— Я хочу навести на востоке лад, мир, чтобы там у людей было мирное небо над головой. Чтоб они могли, как здесь, выйти, погулять, чтобы по ним не работали установки «Град». Людей — шкода! Почему они выходят за дверь и сразу погибают? Почему они должны сидеть по подвалам? Мне шкода, понимаете? Просто шкода! Воля — бесценна. Жизнь — бесценна. Но у нас есть такие тупорылые военные, которые стреляют в тот квадрат, где сидят боевики, а попадают в дома мирных граждан. Я вам скажу, что того человека из ДНР, который каждый день приходил к нам, я… я бачу его своим командиром. Если бы у нас в армии были такие командиры, то не было бы столько жертв. Он приходил и инструктировал тех, кто заступал на караул. Но когда караул оставался с нами надолго, они понимали, что с нами можно обращаться как с собаками. Он нам приносил сигареты. Он сказал, чтобы нам приносили суп, и мы несколько дней ели суп — смачный, как у мамы. Он говорил: «Як я с вами обращаюсь, так я хочу, чтобы ваши военные обращались с моими хлопцами»… Он — хороший человек.
— Каким должен быть хороший человек?
— Хороша та людина, яка для своего ближнего желает того, что и для себя. Все люди — братья.
— А те, кто тебя бил?
— Они так же самое мои братья. Просто… як вам сказать… они выполняли свою работу. Вам, напевно, смешно. А я вам говорю, как оно есть. Я тоже не хочу, чтобы пришли до моего дома, и чтобы мой дом сгорел. Я не хочу того! Я хочу мира. Я хочу стрелять только на полигоне. С одной стороны, у меня страшная обида на них. Дали бы мне тогда оружие в руки и сказали: «Убей их!», — я не знаю, как бы я поступил. Я бы убил и не убил.
— А сейчас?
— Честно? Очень глубоко в душе обида сидит. Сейчас я не знаю. Я не могу ответить на ваш вопрос. Мы все — братья. А в пекле — люди, у которых загинули жинки и дети. У них тоже обида.
— Ты когда-нибудь раньше чувствовал такую обиду?
— Николи. Мне только обидно… я не приехал их убивать… а они так со мной поступили… За что?
— У тебя сильно трясутся руки.
— Я бачу. Я зараз могу начать плакать… Я в детинстве дуже вредный был.
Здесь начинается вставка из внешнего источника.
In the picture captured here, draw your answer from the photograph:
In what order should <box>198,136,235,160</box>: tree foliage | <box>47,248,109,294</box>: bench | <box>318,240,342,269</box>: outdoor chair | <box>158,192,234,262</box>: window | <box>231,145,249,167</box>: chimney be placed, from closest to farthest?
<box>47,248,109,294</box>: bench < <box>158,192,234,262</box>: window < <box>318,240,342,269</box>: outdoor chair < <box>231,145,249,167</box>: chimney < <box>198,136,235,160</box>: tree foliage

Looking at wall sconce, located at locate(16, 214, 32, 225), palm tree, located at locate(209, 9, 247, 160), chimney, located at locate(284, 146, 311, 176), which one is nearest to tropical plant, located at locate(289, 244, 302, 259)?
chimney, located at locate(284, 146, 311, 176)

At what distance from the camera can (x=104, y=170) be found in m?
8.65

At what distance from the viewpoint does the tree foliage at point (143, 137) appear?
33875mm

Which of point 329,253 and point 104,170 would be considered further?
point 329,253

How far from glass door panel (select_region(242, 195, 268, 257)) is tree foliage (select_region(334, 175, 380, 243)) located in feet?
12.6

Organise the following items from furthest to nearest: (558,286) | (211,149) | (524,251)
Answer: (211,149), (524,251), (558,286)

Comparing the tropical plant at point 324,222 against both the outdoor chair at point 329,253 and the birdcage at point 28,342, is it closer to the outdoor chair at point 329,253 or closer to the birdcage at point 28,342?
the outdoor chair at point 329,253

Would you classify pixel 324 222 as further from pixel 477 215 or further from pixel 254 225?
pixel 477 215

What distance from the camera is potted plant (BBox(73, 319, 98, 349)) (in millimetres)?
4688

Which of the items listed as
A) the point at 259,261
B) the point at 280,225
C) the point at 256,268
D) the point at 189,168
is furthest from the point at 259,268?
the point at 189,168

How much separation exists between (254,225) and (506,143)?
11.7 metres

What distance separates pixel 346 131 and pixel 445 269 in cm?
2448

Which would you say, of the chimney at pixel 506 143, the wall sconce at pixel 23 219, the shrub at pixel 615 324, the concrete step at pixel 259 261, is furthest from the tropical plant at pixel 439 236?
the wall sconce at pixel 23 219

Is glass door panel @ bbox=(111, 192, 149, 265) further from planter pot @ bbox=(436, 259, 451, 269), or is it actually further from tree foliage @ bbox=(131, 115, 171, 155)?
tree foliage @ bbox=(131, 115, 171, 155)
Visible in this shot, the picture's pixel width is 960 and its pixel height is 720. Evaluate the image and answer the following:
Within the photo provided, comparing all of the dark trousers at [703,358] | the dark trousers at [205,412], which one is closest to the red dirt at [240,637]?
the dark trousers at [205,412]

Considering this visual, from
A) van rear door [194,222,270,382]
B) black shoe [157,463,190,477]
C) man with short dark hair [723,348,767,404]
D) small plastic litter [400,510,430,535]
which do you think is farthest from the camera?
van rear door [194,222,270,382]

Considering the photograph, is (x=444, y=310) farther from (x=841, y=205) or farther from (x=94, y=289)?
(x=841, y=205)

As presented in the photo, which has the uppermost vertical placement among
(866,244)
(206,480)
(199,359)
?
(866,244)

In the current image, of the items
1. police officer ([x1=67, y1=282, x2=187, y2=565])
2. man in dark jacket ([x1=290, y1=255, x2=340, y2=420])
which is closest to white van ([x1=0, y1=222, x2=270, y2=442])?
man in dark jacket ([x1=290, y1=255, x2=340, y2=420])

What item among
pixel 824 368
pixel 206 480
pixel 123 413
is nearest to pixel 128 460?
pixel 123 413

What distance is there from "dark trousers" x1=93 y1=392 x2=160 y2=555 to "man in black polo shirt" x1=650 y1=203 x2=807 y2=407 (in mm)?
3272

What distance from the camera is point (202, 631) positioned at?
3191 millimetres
Много разных пакостей делал. Мама могла меня побить. Я сидел потом, плакал. А через пятнадцать минут мама приходила, брала меня на колени, обнимала и плакала вместе со мной. И все проходило. А сейчас не проходит. Мне шкода… — он плачет. — Мне дуже шкода, что с людьми так сталося.
— А теперь есть кто-то, кто мог бы тебя обнять и заплакать с тобой, чтобы твоя обида прошла?
— Не-ма, — плачет.
— Ну-ну, не плачь, — глажу его по руке.
— Вы знаете, мне было десять… похоронили тату, и мне было дуже обидно. Друзья говорили — мой тата то, мой тата это, я со своим тату ездил туда, тату мне машину дал поводить. Я дуже обижался, — плачет. — У них тату э, а у мене — нема… Раньше у меня все было иначе — я хотел красивый дом, гроши хотел, хотел, чтоб за меня замуж вышла хорошая дивчина. А теперь мне не треба грошей, я хочу только, чтобы мама с сестрой были живы. Я думал, за что мне такая кара божья. Я, значит, заслужил. Они мне в автобусе разбили губу, нос, я закрыл лицо рукой, наклонился, кровь капала на пол, а они все говорили, что — укроп. Может, ктось из моих родичей чтось поганое сделал, а я расплачивался? Или это — испытание перед чем-то страшным? Первые три дня в плену я только спал. У меня был страшный шок, я хотел к маме. Но я говорил себе, что не может быть все погано, будет и добре.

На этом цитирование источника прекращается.